-------- Verilen Metin --------
Yargıtay Kararı 10. Hukuk Dairesi 2014/2974 E. 2014/9370 K. 28.04.2014 T.

YARGITAY KARARI
DAİRE : 10. Hukuk Dairesi
ESAS NO : 2014/2974
KARAR NO : 2014/9370
KARAR TARİHİ : 28.04.2014

Mahkemesi : Niğde 1. Asliye Hukuk (İş) Mahkemesi
Tarihi : 10.12.2013
No : 2013/532-2013/668

Dava, hizmet tespiti istemine ilişkindir.
Mahkemece, davanın kısmen kabulüne karar verilmiştir.
Hükmün, davalılar vekilleri tarafından temyiz edilmesi üzerine, temyiz isteklerinin süresinde olduğu anlaşıldıktan ve Tetkik Hâkimi tarafından düzenlenen raporla dosyadaki kâğıtlar okunduktan sonra işin gereği düşünüldü ve aşağıdaki karar tespit edildi.
Davacı, Mayıs/1997-28.03.2008 döneminde otobüs şoförü olarak davalılardan şirket işyerinde çalıştığının tespitini istemiş, Mahkemece; 01.05.1997-17.12.2003, 02.01.2004-22.03.2006 ve 10.10.2006-28.03.2008 tarihleri arasında üç dönem halinde davalı şirket işyerinden yapılan bildirimler dışlanmak suretiyle kısmen kabule karar verilmiştir.
--------
## İstek 1
Yargıtay kararında "Davacı, Mayıs/1997" sözleriyle başlayan paragrafı, ana bilgilerini koruyarak madde listesi biçiminde yeniden yazın.
-------- Kayıtlı Satırlar --------
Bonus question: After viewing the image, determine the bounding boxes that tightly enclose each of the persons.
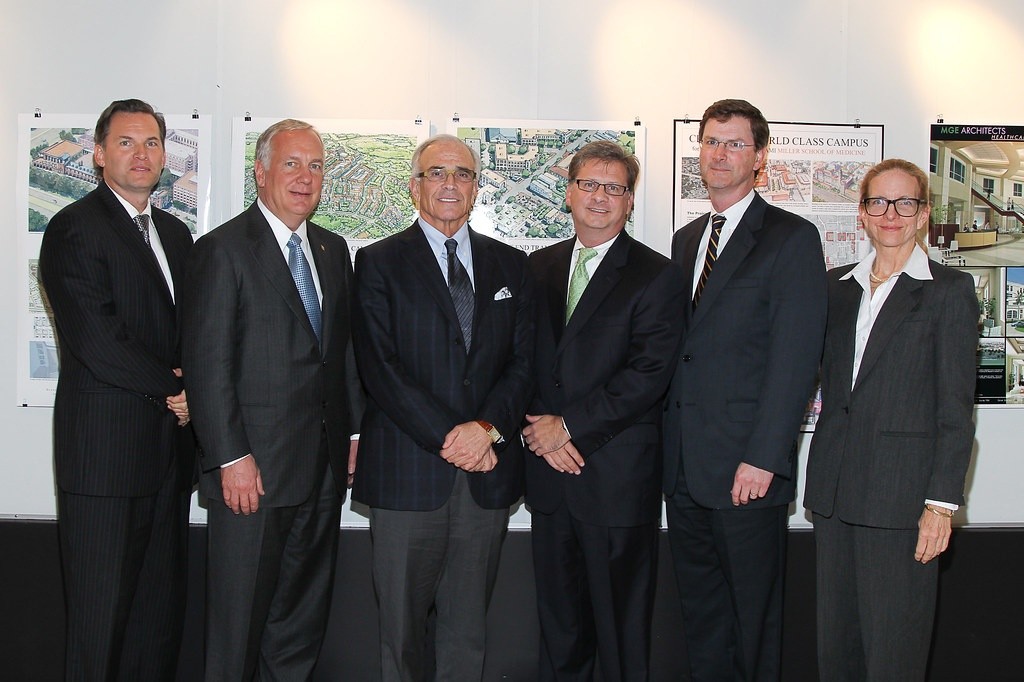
[971,220,978,231]
[803,160,978,682]
[179,115,366,682]
[984,221,990,230]
[350,134,529,682]
[1006,197,1011,210]
[517,141,682,682]
[962,222,970,233]
[994,222,999,241]
[668,99,829,682]
[986,187,992,200]
[1011,200,1015,210]
[39,99,193,682]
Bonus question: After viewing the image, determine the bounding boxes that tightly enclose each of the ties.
[133,214,150,254]
[444,239,475,357]
[693,213,727,314]
[287,232,322,353]
[567,248,598,327]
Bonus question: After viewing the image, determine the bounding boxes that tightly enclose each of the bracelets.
[923,506,954,517]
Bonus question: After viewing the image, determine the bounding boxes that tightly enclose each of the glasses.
[571,179,629,196]
[699,138,756,152]
[861,197,927,217]
[413,167,477,183]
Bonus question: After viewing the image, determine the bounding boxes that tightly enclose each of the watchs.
[477,421,502,443]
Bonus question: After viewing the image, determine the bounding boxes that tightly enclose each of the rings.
[750,493,758,496]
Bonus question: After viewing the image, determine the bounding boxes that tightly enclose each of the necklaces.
[870,272,884,282]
--------
## İstek 2
Yukarıdaki kayıtların bütün satırlarını hiç değiştirmeden geri verin. Resimleri yanıta koymayın.

## Son Yanıt 1
- Davacı, Mayıs/1997 ile 28.03.2008 arasında davalılardan şirketin işyerinde otobüs şoförü olarak çalıştığının tespitini istemiştir.
- Mahkeme davayı kısmen kabul etmiştir.
- Kısmi kabulde davalı şirket işyerinden yapılan bildirimler dışlanmıştır.
- Bu bildirimler üç dönemi kapsar: 01.05.1997-17.12.2003, 02.01.2004-22.03.2006 ve 10.10.2006-28.03.2008.

## Son Yanıt 2
Bonus question: After viewing the image, determine the bounding boxes that tightly enclose each of the persons.
[971,220,978,231]
[803,160,978,682]
[179,115,366,682]
[984,221,990,230]
[350,134,529,682]
[1006,197,1011,210]
[517,141,682,682]
[962,222,970,233]
[994,222,999,241]
[668,99,829,682]
[986,187,992,200]
[1011,200,1015,210]
[39,99,193,682]
Bonus question: After viewing the image, determine the bounding boxes that tightly enclose each of the ties.
[133,214,150,254]
[444,239,475,357]
[693,213,727,314]
[287,232,322,353]
[567,248,598,327]
Bonus question: After viewing the image, determine the bounding boxes that tightly enclose each of the bracelets.
[923,506,954,517]
Bonus question: After viewing the image, determine the bounding boxes that tightly enclose each of the glasses.
[571,179,629,196]
[699,138,756,152]
[861,197,927,217]
[413,167,477,183]
Bonus question: After viewing the image, determine the bounding boxes that tightly enclose each of the watchs.
[477,421,502,443]
Bonus question: After viewing the image, determine the bounding boxes that tightly enclose each of the rings.
[750,493,758,496]
Bonus question: After viewing the image, determine the bounding boxes that tightly enclose each of the necklaces.
[870,272,884,282]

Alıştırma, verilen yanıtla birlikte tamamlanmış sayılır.